Boycott Barfoot's Over Naive Support For Costly Standards
Rental property owners should boycott Barfoot and Thompson over a naive call to the National Party to halt plans to scrap punitive extra rental standards if elected, Tenancies War spokesman Mike Butler said today.
Barfoot and Thompson director Kiri Barfoot has co-signed a letter with the Asthma and Respiratory Foundation, the Hutt Valley District Health Board, Community Housing Aotearoa, NZ Green Building Council, and university researchers, urging National leader Judith Collins to back the new standards. See here.
“Barfoot’s position is naïve,” Mr Butler said. “She should provide the evidence that shows extra insulation, a heater, two extractor fans, and a moisture barrier in 540,000 rentals will keep 700,000 New Zealanders with respiratory disease out of hospital, he said.
“How about the 1.1 million owner-occupied homes that are not required to meet the standards?” he said.
“The only evidence that the Government presented to launch their healthy home guarantee standards was a one-sentence assertion about housing and hospitalisation in a book written by a pro-Labour academic, an economist, and a Salvation Army spokesman,” Mr Butler said.
“Besides, what will Barfoot and Thompson say when all the extra insulation and heaters have been installed and respiratory disease sufferers are still spending time in hospital?” Mr Butler said.
“Barfoot’s support for the costly and unnecessary compliance standards is actually deepening a problem for both owners and their tenants who end up having to foot the bill,” Mr Butler said.
“There have been rental property standards in New Zealand since 1947 and the only real merit in recent changes was the insulation standard introduced in 2016 through the Residential Tenancies (Smoke Alarms and Insulation) Regulations,” he said.

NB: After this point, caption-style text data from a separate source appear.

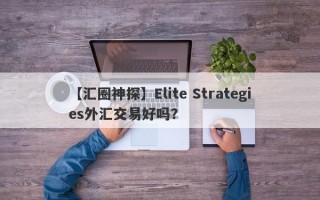 【汇圈神探】Elite Strategies外汇交易好吗？
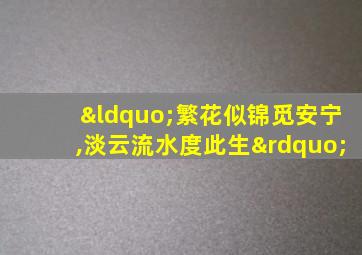 “繁花似锦觅安宁,淡云流水度此生”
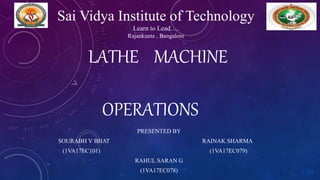 LATHE MACHINE
OPERATIONS
PRESENTED BY
SOURABH V BHAT RAINAK SHARMA
(1VA17EC101) (1VA17EC079)
RAHUL SARAN G
(1VA17EC078)
Sai Vidya Institute of Technology
Learn to Lead….
Rajankunte , Bangalore
 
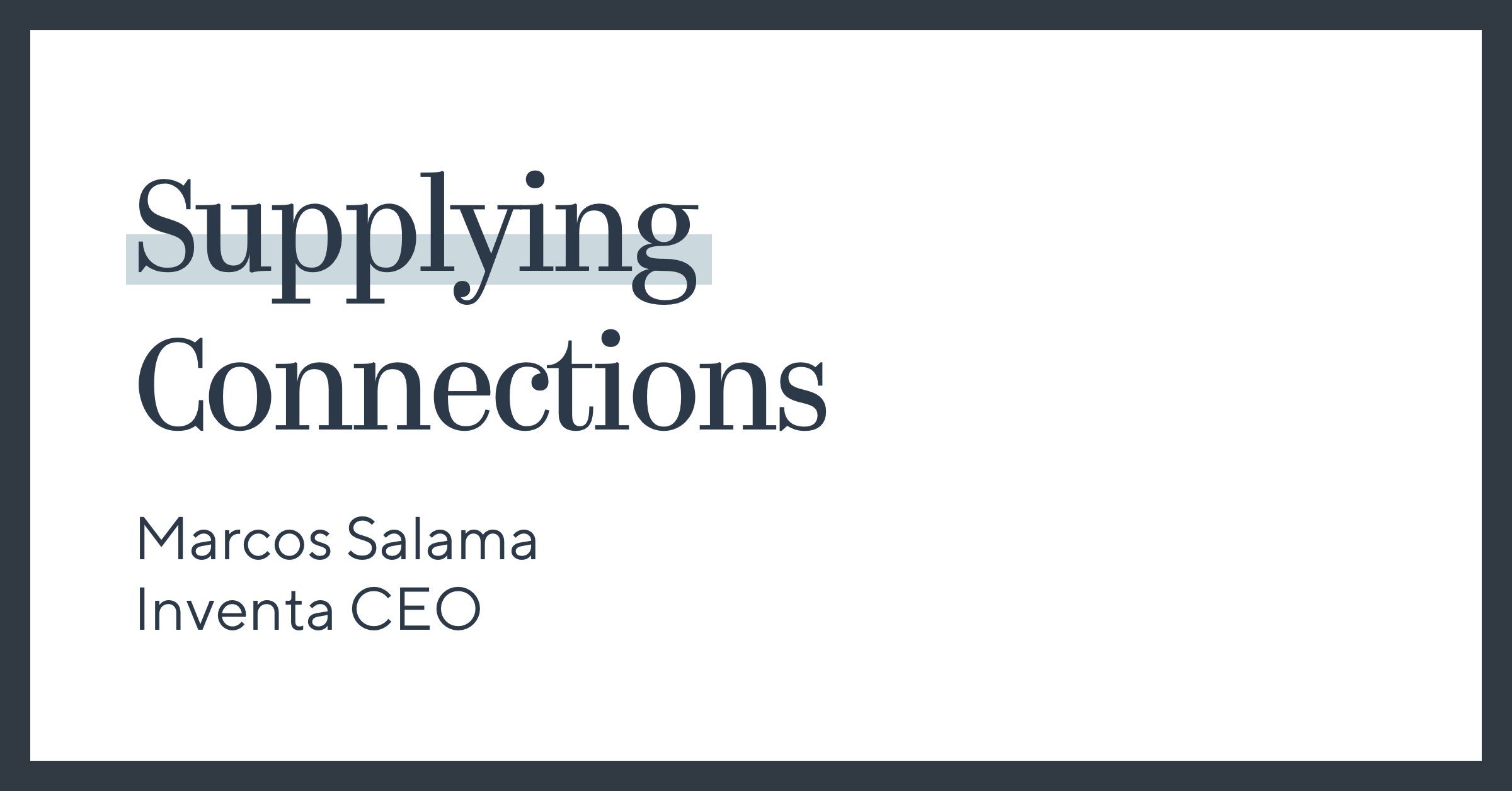 Supplying Connections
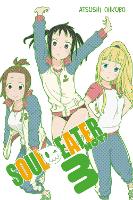 Soul Eater NOT!, Vol. 3 (Paperback)
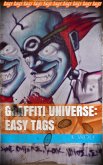 Graffiti Universe: Easy Tags (GRAFFITI TAGS, #1) (eBook, ePUB)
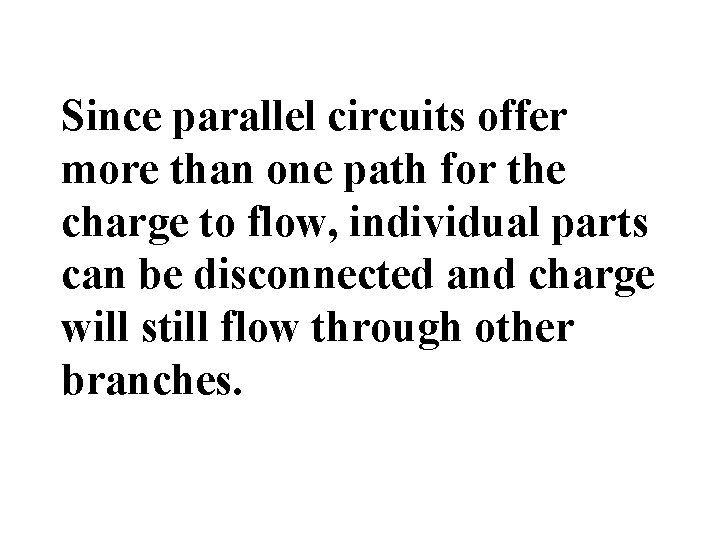 Since parallel circuits offer more than one path for the charge to flow, individual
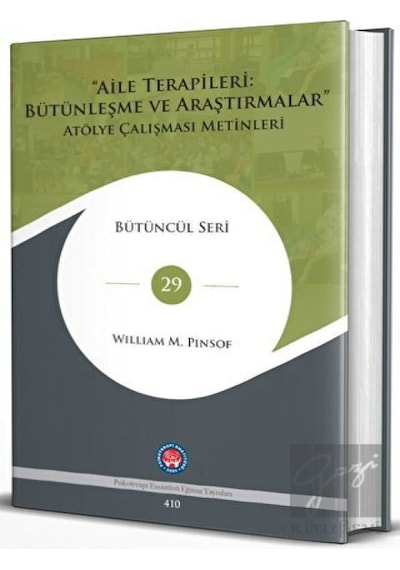 Aile Terapileri: Bütünleşme ve Araştırmalar Atölye Çalışması Metinleri - Bütüncül Seri 29 - William M. Pinsof - Psikoterapi Enstitüsü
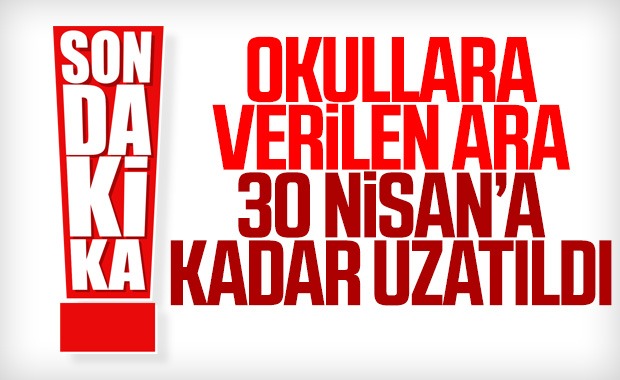 Okullara Verilen Ara 30 Nisan’a Kadar Uzadı
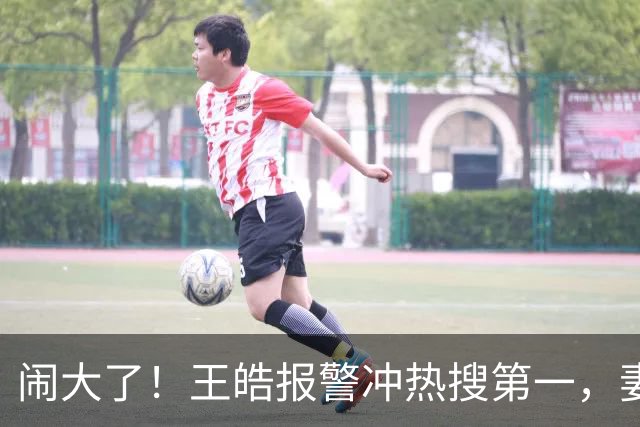 闹大了！王皓报警冲热搜第一，妻子发声，3848万阅读量拉饭圈下水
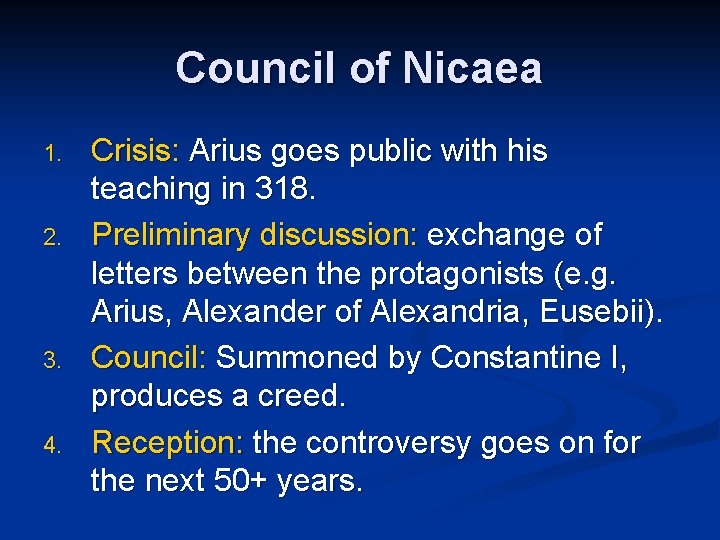 Council of Nicaea 1. 2. 3. 4. Crisis: Arius goes public with his teaching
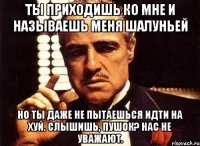 ты приходишь ко мне и называешь меня шалуньей но ты даже не пытаешься идти на хуй. слышишь, пушок? нас не уважают.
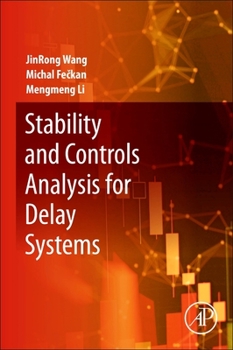 Paperback Stability and Controls Analysis for Delay Systems Book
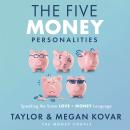 The Five Money Personalities: Speaking the Same Love and Money Language Audiobook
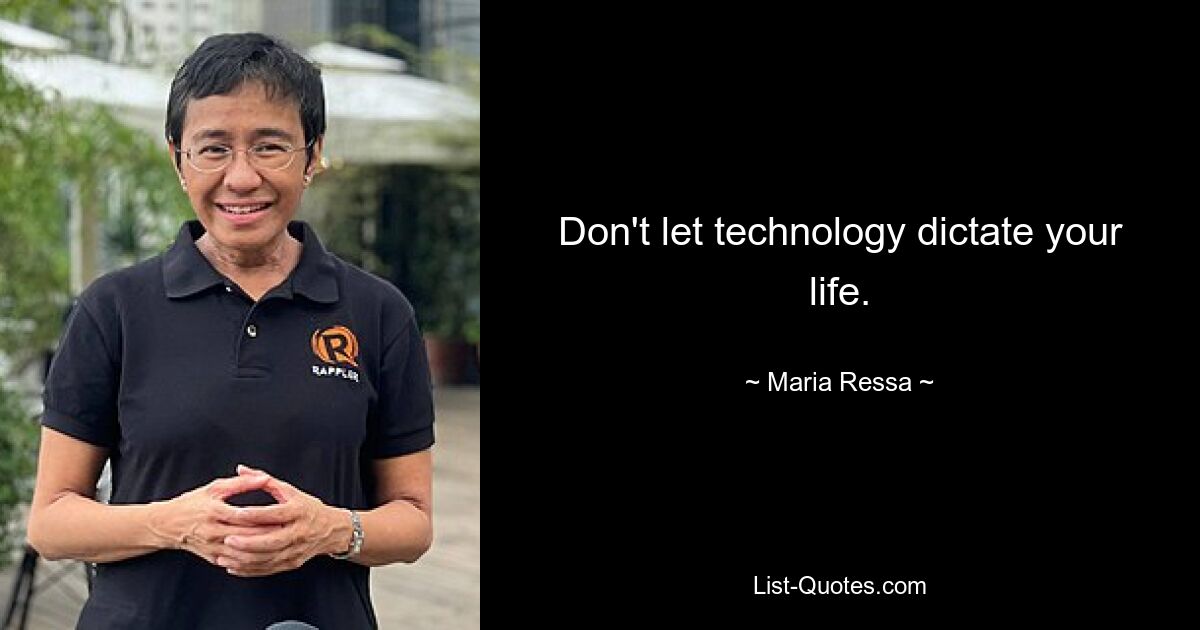 Don't let technology dictate your life. — © Maria Ressa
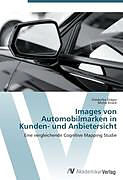 Kartonierter Einband Images von Automobilmarken in Kunden- und Anbietersicht von Friederike Dräger, Micha Strack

“Real estate companies such as Barfoot and Thompson make their money out of property owners by selling properties and managing rentals. They don’t face the costs imposed by Labour’s fraught requirements. Instead, they make money out of managing compliance,” Mr Butler said.
“I would be outraged if a property manager I employed was lobbying a political party to increase my compliance costs for no sound reason and I would take my business elsewhere,” Mr Butler said.
New Zealand’s 290,000 residential rental property owners should remind real estate companies where much of their money is coming from, Mr Butler said.
Stop the War on Tenancies is a group that since October 2018 has been highlighting the failure by the Government to create sound policy and law for residential rental property.